A lot of content to go for then, but this fairly shallow documentary about the final two years of her life is a disappointment. It skims over the success and tragedy of her early years, and concentrates on the tabloid headlines about her association with the ridiculous and fairly dull Anton LaVey, who styled himself as the number one Satanist in America. Looking at clips of LaVey it’s obvious he’d loved to have been seen as a Manson-like cult leader, but in truth he comes across as a second-rate magician, and while his once famous quote — “If you’re going to be a sinner, be the best sinner on the block” — may have resonated with the new thinking of 60s youth disillusioned with politics and Vietnam, he was nothing more than a publicity whore and a sham. While Mansfield certainly knew and was interested in LaVey, and may even have had a relationship with him, directors David Ebersole and Todd Hughes try to build their documentary around nothing more than rumour and speculation.

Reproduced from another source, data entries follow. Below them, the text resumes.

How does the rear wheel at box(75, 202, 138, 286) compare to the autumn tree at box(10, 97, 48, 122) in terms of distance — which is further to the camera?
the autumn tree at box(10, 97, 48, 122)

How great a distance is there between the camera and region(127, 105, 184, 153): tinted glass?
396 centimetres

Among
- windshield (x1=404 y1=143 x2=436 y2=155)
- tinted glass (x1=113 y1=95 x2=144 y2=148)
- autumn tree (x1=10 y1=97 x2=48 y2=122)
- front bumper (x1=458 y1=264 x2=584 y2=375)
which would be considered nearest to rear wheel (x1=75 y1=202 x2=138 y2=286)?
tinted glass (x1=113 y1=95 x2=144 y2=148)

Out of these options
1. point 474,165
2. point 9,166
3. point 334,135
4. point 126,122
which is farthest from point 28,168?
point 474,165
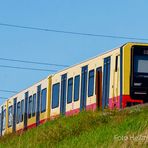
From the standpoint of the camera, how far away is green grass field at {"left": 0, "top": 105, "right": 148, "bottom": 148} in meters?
10.7

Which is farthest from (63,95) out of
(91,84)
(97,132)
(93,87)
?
(97,132)

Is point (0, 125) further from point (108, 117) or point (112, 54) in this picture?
point (108, 117)

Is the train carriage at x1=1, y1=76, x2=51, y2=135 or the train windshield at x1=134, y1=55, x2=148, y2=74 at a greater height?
the train windshield at x1=134, y1=55, x2=148, y2=74

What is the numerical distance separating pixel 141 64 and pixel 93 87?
104 inches

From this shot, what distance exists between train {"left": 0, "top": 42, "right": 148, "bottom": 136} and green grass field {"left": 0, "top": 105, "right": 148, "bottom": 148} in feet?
9.89

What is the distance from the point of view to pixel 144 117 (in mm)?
12133

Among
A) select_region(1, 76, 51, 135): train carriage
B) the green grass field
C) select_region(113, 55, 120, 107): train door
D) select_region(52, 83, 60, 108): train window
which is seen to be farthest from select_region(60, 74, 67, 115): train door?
the green grass field

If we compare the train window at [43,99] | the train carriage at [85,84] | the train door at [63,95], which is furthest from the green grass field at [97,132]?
the train window at [43,99]

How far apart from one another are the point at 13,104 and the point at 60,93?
952 centimetres

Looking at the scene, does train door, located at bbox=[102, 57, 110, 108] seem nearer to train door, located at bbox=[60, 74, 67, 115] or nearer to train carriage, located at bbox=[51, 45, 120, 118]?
train carriage, located at bbox=[51, 45, 120, 118]

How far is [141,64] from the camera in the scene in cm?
2462

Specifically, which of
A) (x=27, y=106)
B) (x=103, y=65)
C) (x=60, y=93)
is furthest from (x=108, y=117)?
(x=27, y=106)

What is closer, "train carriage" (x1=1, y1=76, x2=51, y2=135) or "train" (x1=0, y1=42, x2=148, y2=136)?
"train" (x1=0, y1=42, x2=148, y2=136)

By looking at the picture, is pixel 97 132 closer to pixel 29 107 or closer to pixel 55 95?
pixel 55 95
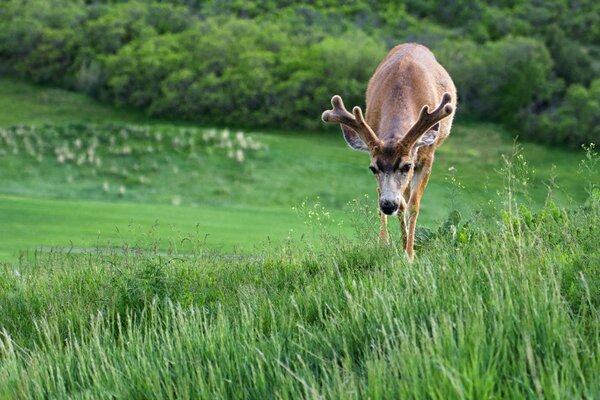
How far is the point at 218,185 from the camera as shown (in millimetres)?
23625

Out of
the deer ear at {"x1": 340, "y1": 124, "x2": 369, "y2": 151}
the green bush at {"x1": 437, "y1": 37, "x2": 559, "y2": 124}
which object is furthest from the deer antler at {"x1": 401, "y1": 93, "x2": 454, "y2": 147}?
the green bush at {"x1": 437, "y1": 37, "x2": 559, "y2": 124}

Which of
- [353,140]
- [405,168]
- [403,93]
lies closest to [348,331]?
[405,168]

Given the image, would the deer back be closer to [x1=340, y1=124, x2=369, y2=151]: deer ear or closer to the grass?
[x1=340, y1=124, x2=369, y2=151]: deer ear

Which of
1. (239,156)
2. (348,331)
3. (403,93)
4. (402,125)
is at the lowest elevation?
(239,156)

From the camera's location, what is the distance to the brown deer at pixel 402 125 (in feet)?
22.9

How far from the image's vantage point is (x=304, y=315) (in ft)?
16.5

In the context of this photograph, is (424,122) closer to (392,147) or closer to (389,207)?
(392,147)

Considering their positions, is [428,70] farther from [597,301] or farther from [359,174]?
[359,174]

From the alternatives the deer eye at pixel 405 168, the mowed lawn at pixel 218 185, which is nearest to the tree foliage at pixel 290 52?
the mowed lawn at pixel 218 185

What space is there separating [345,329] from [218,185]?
64.2ft

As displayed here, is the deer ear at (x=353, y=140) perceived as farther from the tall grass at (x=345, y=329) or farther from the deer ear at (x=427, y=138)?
the tall grass at (x=345, y=329)

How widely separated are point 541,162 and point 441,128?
1837 centimetres

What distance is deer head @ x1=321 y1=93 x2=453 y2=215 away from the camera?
22.4ft

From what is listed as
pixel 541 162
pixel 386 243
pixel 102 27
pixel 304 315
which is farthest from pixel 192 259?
pixel 102 27
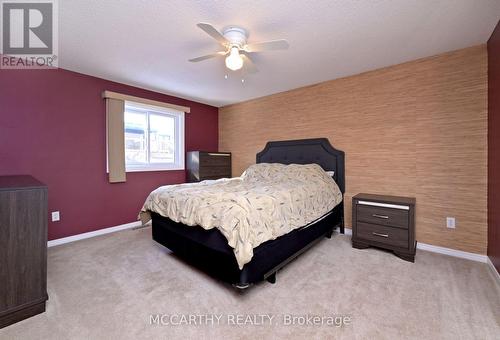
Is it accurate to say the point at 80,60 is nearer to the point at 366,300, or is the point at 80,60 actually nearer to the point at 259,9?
the point at 259,9

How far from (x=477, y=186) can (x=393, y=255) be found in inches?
45.1

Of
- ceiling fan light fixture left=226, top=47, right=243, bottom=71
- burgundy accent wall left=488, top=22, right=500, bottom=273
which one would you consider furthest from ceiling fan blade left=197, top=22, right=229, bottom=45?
burgundy accent wall left=488, top=22, right=500, bottom=273

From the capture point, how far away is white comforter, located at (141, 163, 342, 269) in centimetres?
168

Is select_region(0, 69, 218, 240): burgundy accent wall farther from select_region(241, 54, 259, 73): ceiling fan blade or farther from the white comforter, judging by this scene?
select_region(241, 54, 259, 73): ceiling fan blade

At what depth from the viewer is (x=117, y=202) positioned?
351cm

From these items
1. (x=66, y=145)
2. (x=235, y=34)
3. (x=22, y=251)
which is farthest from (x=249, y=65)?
(x=66, y=145)

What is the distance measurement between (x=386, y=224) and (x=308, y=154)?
5.13 feet

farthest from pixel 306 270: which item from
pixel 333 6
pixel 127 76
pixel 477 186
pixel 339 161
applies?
pixel 127 76

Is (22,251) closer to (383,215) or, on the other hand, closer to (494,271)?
(383,215)

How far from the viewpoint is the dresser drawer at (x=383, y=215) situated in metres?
2.45

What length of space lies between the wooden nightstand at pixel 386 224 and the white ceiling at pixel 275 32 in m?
1.73

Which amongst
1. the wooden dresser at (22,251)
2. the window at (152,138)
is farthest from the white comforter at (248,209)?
the window at (152,138)

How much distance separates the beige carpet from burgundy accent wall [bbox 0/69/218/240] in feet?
2.73

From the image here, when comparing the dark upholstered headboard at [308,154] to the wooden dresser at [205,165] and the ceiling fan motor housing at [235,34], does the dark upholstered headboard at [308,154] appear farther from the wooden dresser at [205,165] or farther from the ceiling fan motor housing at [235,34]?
the ceiling fan motor housing at [235,34]
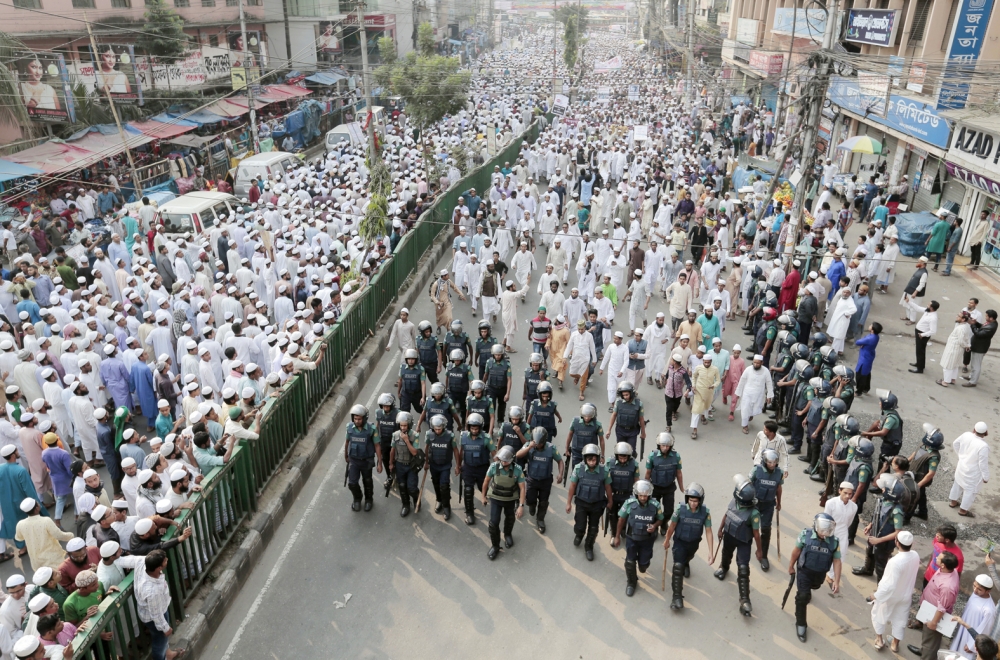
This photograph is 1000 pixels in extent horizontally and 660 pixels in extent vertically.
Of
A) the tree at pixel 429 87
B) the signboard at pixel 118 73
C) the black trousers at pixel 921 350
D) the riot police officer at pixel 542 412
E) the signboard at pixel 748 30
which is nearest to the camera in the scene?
the riot police officer at pixel 542 412

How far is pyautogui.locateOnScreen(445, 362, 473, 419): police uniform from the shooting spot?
9258 mm

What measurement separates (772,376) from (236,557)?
6.99m

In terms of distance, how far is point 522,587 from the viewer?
23.2 ft

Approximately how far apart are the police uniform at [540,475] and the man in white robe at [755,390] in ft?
10.4

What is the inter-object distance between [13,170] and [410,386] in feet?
41.4

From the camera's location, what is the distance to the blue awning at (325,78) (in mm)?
33625

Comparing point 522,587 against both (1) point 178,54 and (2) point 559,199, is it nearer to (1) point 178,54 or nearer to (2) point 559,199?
(2) point 559,199

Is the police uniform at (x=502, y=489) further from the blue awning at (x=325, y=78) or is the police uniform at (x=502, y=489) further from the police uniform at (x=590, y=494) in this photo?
the blue awning at (x=325, y=78)

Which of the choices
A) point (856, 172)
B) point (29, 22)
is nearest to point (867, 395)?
point (856, 172)

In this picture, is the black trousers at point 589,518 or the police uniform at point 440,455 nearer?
the black trousers at point 589,518

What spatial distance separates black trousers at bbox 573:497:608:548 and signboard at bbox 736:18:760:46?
103 feet

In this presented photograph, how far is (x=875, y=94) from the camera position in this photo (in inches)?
829

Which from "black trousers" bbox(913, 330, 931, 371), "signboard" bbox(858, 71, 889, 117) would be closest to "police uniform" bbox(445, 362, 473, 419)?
"black trousers" bbox(913, 330, 931, 371)

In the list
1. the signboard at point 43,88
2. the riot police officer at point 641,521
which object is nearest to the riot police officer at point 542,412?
the riot police officer at point 641,521
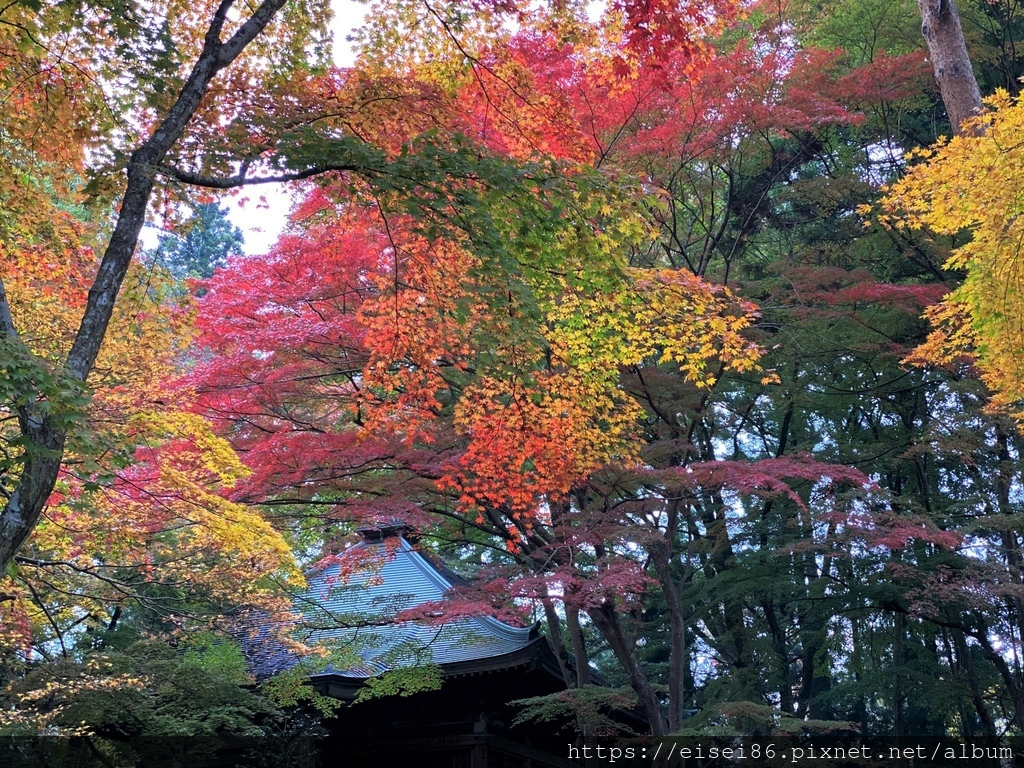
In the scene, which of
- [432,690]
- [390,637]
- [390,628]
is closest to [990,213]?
[390,637]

The truth is Mansfield had a half-dozen car accidents in the 12 months before her tragic end, almost inevitably brought on by addiction and depression, but the film isn’t interested in discovering the story behind the headlines, and just offers a series of archival clips, re-enactments and talking heads offering misguided theories. There are some interesting interviewees — Tippi Hedren, Kenneth Anger, Mamie Van Doren, and in particular John Waters, who obviously has great affection for the age and the subject — and some fascinating footage that shows Mansfield as the fragile and obviously unhappy woman she was, but mostly this is just an hour of nonsense about LaVey and the Satanists curse. As such, this is a missed opportunity.